Pedro W Crous 1,*, Andrew M Minnis 2, Olinto L Pereira 3, Acelino C Alfenas 3, Rafael F Alfenas 3, Amy Y Rossman 2, Johannes Z Groenewald 1
PMCID: PMC3359810  PMID: 22679597

Abstract

The ascomycetous genus Scirrhia is presently treated as a member of Dothideomycetidae, though uncertainty remains as to which family it belongs in Capnodiales, Ascomycota. Recent collections on stems of a fern, Pteridium aquilinum (Dennstaedtiaceae) in Brazil, led to the discovery of a new species of Scirrhia, described here as S. brasiliensis. Based on DNA sequence data of the nuclear ribosomal DNA (LSU), Scirrhia is revealed to represent a member of Dothideomycetes, Capnodiales, Mycosphaerellaceae. Scirrhia is the first confirmed genus in Mycosphaerellaceae to have well developed pseudoparaphyses and a prominent hypostroma in which ascomata are arranged in parallel rows. Given the extremely slow growth rate and difficulty in obtaining cultures of S. brasiliensis on various growth media, it appears that Scirrhia represents a genus of potentially obligate plant pathogens within Mycosphaerellaceae.

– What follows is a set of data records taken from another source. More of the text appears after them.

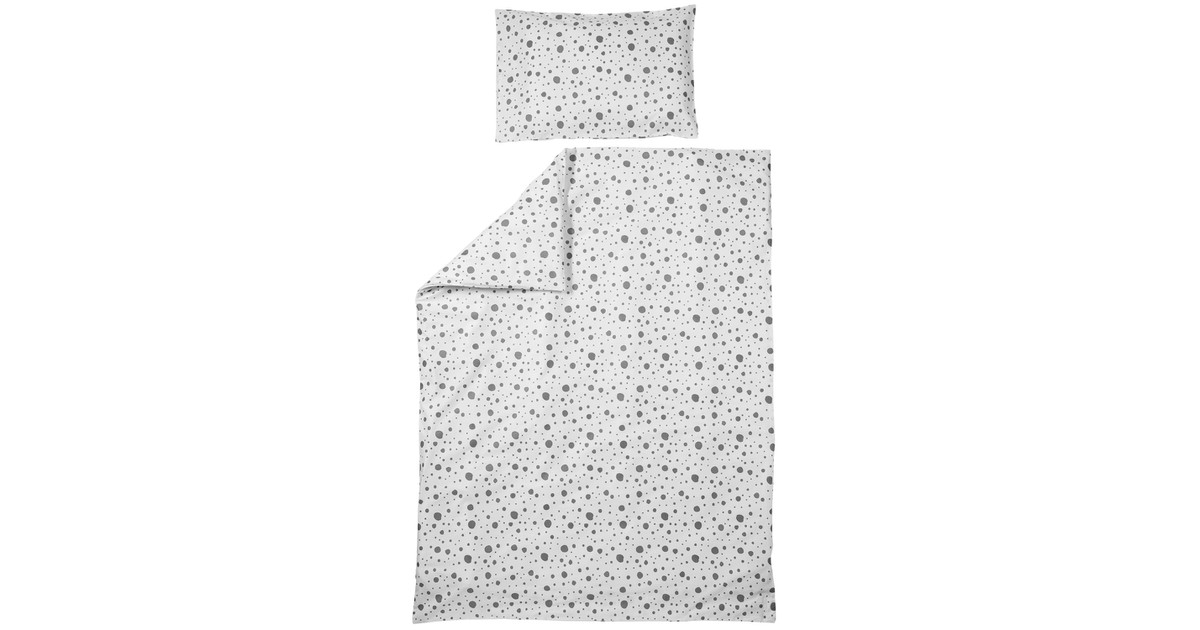 Meyco Dekbedovertrek Dots Grijs-Ledikant (100 x 135 cm)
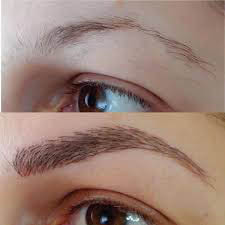 microblading coupons near me microblading coupons orange county ca light facial near me light facials orange county ca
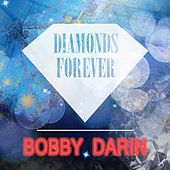 Diamonds Forever by Bobby Darin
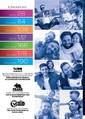 AVON 01 - 30 Haziran 2021 Kampanya Broşürü! Sayfa 2 Önizlemesi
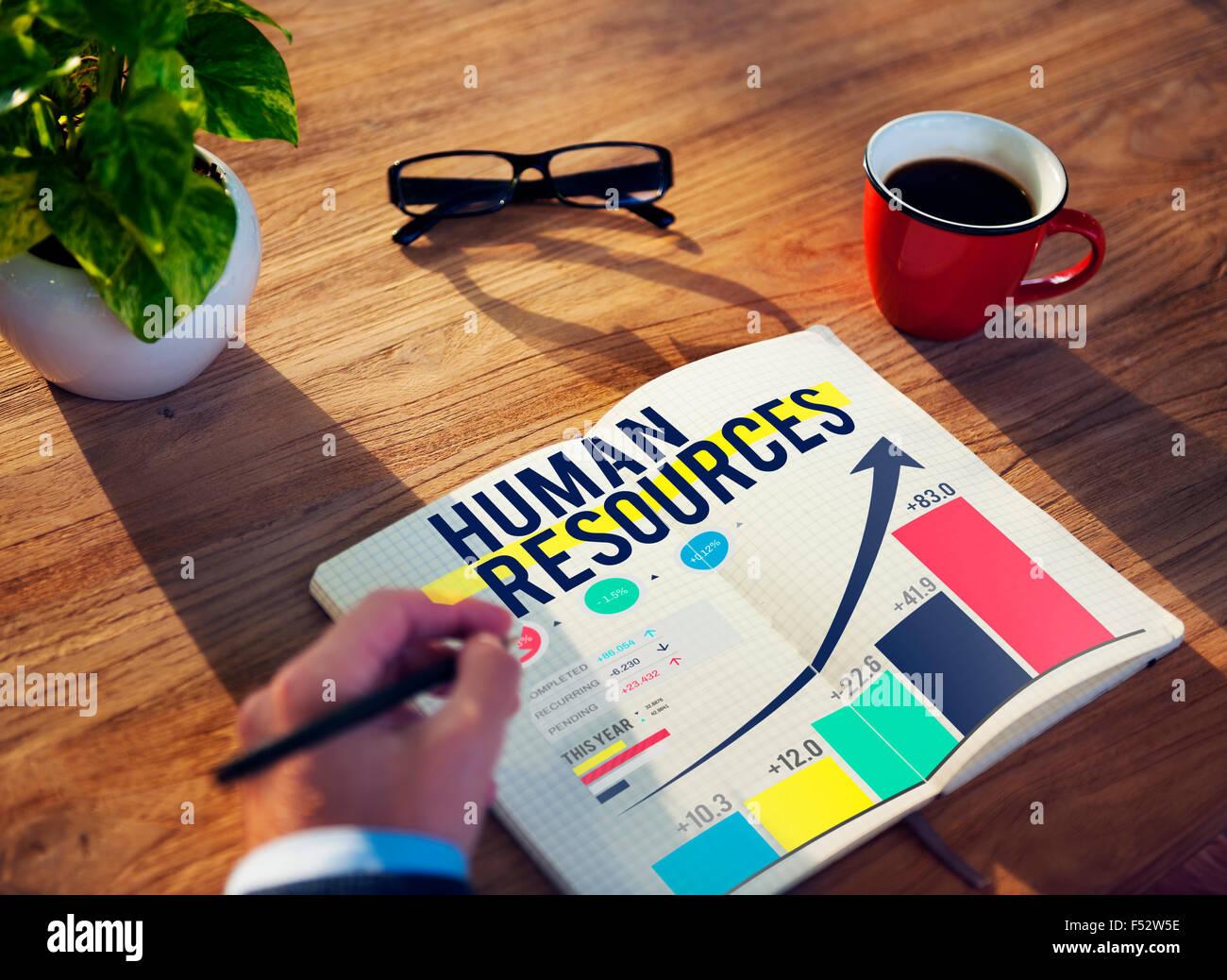 Human Resources Hiring Job Accupation Concept Stock Photo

Keywords: Brazil, Capnodiales, Dothideomycetes, ITS, LSU, Mycosphaerellaceae, Pteridium, systematics

INTRODUCTION

The genus Scirrhia was originally known from four species (Fuckel 1870), and later lectotypified based on S. rimosa, a species known from stems of Phragmites australis (Poaceae) collected in Europe (Saccardo 1883). Based on its ascomata arranged in linear rows in a hypostroma of pseudoparenchymatal cells, bitunicate asci, hyaline, 1-septate ascospores, and the presence of pseudoparaphyses, Müller & von Arx (1962) placed the genus in Dothiorales, Mycosphaerellaceae, listing Scirrhodothis (Theissen & Sydow 1915), Scirrhophragma (Theissen & Sydow 1915) and Metameris (Theissen & Sydow 1915) as possible generic synonyms. All three genera have bitunicate asci, hyaline, 1-septate ascospores, pseudoparaphyses, and stromata with immersed, longitudinally arranged ascomata, appearing to justify this opinion.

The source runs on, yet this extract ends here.